Your objective>
Print the clinical trial listing below in full, word for word.

Source text>
A Study Evaluating the Efficacy and Safety of Crovalimab Versus Eculizumab in Participants With Paroxysmal Nocturnal Hemoglobinuria (PNH) Not Previously Treated With Complement Inhibitors

NCT ID: NCT04434092

Last Updated: 2025-11-10

Basic Information

• Recruitment Status: ACTIVE_NOT_RECRUITING
• Clinical Phase: PHASE3
• Total Enrollment: 210 participants
• Study Classification: INTERVENTIONAL
• Study Start Date: 2020-10-08
• Study Completion Date: 2027-09-30

Brief Summary

A study designed to evaluate the non-inferiority of crovalimab compared with eculizumab in participants with PNH who have not been previously treated with complement inhibitor therapy.

Conditions

Paroxysmal Nocturnal Hemoglobinuria

Study Design

• Allocation Method: RANDOMIZED
• Intervention Model: PARALLEL
• Primary Study Purpose: TREATMENT
• Blinding Strategy: NONE

Study Groups

Arm A (Crovalimab)

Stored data
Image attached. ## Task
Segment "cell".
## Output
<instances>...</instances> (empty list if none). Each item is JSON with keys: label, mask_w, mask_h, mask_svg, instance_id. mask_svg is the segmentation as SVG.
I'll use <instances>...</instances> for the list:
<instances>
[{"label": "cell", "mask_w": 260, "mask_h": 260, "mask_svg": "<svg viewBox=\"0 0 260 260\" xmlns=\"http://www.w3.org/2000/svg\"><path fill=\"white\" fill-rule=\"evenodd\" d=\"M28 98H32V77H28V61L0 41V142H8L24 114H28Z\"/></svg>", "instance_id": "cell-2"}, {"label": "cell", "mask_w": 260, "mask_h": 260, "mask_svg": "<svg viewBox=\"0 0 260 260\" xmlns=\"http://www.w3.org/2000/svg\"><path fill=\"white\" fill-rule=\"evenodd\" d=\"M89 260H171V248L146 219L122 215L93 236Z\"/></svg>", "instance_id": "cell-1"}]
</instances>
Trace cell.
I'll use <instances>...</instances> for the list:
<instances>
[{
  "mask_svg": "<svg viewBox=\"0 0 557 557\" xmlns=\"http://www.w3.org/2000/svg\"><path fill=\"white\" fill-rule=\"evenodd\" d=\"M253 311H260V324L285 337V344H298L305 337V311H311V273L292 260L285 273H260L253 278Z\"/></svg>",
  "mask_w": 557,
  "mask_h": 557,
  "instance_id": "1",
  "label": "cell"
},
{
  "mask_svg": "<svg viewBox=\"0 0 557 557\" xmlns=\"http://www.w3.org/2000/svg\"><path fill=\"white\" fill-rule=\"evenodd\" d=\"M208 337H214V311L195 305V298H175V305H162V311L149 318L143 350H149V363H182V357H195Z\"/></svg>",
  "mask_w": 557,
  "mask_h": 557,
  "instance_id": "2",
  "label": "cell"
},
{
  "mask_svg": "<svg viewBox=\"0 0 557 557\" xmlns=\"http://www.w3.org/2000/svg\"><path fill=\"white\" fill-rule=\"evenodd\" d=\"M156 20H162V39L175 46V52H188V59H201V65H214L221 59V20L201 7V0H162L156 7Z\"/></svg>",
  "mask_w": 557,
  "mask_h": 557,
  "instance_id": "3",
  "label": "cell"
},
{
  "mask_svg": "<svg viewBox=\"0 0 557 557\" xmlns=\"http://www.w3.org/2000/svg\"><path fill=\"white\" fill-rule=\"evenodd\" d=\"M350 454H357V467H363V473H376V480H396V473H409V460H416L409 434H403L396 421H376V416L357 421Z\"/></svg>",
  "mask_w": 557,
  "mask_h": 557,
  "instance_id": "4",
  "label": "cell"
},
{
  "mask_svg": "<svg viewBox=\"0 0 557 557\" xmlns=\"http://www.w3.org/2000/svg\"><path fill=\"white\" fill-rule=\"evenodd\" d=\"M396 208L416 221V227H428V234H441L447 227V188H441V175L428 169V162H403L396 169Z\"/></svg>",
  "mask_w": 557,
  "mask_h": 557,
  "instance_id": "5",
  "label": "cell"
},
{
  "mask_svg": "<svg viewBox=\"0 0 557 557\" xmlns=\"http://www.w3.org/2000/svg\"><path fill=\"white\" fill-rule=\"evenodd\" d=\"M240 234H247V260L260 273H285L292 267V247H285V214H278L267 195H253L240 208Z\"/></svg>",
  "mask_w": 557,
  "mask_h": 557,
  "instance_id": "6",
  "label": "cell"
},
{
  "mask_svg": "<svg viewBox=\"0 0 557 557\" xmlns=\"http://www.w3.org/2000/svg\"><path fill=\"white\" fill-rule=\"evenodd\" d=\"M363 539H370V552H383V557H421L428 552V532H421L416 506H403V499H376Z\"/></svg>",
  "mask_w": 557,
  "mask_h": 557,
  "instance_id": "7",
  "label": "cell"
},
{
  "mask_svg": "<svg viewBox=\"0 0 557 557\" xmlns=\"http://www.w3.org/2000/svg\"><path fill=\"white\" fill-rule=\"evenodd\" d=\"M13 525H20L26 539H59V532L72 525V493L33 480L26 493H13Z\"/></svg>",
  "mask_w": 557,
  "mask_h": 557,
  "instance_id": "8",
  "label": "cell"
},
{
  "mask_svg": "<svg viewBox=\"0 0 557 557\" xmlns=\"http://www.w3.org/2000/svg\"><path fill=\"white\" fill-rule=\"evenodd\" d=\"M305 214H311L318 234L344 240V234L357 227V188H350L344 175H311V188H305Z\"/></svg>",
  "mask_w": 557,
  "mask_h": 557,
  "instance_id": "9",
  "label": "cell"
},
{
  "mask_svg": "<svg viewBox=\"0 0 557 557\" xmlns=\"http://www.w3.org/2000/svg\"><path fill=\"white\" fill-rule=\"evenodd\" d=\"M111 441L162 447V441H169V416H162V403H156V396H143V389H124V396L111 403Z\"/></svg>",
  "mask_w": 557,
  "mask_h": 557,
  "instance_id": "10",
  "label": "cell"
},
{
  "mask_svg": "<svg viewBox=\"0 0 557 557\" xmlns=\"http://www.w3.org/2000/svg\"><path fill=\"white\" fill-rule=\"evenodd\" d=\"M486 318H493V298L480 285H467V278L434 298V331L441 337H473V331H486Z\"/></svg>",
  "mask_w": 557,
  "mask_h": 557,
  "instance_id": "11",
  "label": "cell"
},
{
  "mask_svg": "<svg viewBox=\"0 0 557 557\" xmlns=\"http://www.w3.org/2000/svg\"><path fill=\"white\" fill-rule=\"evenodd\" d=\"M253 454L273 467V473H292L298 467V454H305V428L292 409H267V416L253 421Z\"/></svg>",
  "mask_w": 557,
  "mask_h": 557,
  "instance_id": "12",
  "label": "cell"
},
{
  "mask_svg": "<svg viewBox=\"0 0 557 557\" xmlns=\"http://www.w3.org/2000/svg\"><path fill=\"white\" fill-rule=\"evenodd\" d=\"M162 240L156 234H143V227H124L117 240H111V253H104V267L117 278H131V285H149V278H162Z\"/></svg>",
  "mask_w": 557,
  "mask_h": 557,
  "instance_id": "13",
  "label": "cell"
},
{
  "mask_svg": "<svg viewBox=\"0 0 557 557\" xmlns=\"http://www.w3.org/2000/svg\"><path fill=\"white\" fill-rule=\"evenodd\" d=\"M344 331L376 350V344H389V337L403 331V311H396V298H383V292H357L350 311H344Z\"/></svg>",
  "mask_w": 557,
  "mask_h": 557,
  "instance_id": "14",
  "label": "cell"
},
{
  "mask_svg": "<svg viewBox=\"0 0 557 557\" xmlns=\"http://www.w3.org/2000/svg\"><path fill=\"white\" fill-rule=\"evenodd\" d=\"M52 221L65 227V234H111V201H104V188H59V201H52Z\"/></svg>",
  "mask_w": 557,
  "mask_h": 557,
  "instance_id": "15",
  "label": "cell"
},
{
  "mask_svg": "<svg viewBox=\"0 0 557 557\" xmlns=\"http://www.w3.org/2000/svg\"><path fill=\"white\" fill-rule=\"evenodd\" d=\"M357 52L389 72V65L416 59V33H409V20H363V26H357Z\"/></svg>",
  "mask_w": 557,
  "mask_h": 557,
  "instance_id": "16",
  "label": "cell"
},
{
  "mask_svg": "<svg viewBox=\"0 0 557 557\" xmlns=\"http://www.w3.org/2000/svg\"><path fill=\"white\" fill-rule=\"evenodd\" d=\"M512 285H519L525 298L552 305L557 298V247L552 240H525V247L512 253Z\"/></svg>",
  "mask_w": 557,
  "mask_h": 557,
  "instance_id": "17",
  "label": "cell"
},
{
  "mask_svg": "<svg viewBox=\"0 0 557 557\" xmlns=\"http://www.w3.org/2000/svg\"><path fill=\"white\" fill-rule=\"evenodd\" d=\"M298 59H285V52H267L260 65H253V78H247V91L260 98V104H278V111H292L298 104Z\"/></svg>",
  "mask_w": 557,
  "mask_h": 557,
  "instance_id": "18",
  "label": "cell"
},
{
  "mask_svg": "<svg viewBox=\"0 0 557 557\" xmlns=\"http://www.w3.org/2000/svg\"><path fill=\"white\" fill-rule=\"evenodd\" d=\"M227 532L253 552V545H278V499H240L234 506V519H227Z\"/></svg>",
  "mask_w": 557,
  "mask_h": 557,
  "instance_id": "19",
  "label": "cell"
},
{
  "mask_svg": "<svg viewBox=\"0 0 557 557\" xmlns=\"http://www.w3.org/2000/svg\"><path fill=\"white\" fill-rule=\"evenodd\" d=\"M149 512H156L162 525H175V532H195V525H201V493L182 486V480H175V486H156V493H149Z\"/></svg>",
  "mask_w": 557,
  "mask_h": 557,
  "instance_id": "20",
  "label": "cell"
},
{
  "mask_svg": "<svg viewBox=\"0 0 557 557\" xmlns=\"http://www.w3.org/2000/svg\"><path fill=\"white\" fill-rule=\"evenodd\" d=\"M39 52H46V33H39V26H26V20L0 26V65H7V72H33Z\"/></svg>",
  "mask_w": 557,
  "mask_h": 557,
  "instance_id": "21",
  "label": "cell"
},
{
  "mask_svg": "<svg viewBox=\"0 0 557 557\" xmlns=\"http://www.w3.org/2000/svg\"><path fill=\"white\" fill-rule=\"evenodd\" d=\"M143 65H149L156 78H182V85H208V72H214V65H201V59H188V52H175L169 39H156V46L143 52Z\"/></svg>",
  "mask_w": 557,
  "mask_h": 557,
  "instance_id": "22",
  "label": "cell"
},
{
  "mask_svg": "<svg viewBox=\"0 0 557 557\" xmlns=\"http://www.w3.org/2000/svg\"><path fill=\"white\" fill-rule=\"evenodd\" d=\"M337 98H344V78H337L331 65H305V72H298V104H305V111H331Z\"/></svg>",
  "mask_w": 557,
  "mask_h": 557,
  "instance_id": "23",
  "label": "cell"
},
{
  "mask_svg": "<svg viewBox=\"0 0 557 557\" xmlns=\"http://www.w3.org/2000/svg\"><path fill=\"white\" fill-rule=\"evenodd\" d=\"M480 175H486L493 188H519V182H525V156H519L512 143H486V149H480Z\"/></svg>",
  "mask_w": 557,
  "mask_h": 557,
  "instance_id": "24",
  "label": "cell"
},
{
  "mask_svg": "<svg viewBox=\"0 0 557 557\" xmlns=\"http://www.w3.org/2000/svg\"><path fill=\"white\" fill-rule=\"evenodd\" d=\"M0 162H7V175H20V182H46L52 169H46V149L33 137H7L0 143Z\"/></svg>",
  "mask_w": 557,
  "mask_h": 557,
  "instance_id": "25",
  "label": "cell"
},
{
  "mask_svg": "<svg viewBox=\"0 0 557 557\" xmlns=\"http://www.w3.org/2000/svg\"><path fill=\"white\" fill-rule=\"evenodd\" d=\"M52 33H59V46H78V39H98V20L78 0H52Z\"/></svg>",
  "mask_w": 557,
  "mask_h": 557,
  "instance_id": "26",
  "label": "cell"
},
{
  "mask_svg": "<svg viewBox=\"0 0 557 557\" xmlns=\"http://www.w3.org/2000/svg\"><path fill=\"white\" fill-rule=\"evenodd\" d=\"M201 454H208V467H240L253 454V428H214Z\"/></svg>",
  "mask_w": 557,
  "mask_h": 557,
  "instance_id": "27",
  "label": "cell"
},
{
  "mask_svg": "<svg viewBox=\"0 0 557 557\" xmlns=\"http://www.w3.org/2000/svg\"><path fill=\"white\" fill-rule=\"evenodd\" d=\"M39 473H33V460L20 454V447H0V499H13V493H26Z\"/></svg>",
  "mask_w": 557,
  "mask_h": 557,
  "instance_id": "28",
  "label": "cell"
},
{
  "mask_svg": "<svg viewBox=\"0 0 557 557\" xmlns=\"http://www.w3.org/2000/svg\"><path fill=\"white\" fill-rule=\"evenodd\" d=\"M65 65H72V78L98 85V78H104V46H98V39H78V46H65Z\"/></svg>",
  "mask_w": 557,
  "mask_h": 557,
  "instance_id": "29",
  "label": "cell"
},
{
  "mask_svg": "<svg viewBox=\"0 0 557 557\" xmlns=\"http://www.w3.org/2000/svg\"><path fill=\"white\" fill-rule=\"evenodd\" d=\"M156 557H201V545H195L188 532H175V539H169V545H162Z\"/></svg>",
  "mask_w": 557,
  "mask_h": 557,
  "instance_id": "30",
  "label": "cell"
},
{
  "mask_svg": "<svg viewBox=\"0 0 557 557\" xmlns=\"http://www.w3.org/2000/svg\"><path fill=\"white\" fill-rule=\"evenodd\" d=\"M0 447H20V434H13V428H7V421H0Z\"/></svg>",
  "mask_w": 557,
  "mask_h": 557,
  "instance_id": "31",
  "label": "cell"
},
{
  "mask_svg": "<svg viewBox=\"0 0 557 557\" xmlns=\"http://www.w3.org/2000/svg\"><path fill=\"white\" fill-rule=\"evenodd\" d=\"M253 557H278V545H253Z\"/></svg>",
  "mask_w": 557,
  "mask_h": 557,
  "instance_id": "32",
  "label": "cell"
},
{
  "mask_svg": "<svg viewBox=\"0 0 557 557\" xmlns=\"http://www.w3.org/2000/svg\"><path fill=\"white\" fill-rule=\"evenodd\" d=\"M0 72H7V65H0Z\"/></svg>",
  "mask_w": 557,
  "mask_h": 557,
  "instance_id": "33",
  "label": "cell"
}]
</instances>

Written answer>
A Study Evaluating the Efficacy and Safety of Crovalimab Versus Eculizumab in Participants With Paroxysmal Nocturnal Hemoglobinuria (PNH) Not Previously Treated With Complement Inhibitors

NCT ID: NCT04434092

Last Updated: 2025-11-10

Basic Information

• Recruitment Status: ACTIVE_NOT_RECRUITING
• Clinical Phase: PHASE3
• Total Enrollment: 210 participants
• Study Classification: INTERVENTIONAL
• Study Start Date: 2020-10-08
• Study Completion Date: 2027-09-30

Brief Summary

A study designed to evaluate the non-inferiority of crovalimab compared with eculizumab in participants with PNH who have not been previously treated with complement inhibitor therapy.

Conditions

Paroxysmal Nocturnal Hemoglobinuria

Study Design

• Allocation Method: RANDOMIZED
• Intervention Model: PARALLEL
• Primary Study Purpose: TREATMENT
• Blinding Strategy: NONE

Study Groups

Arm A (Crovalimab)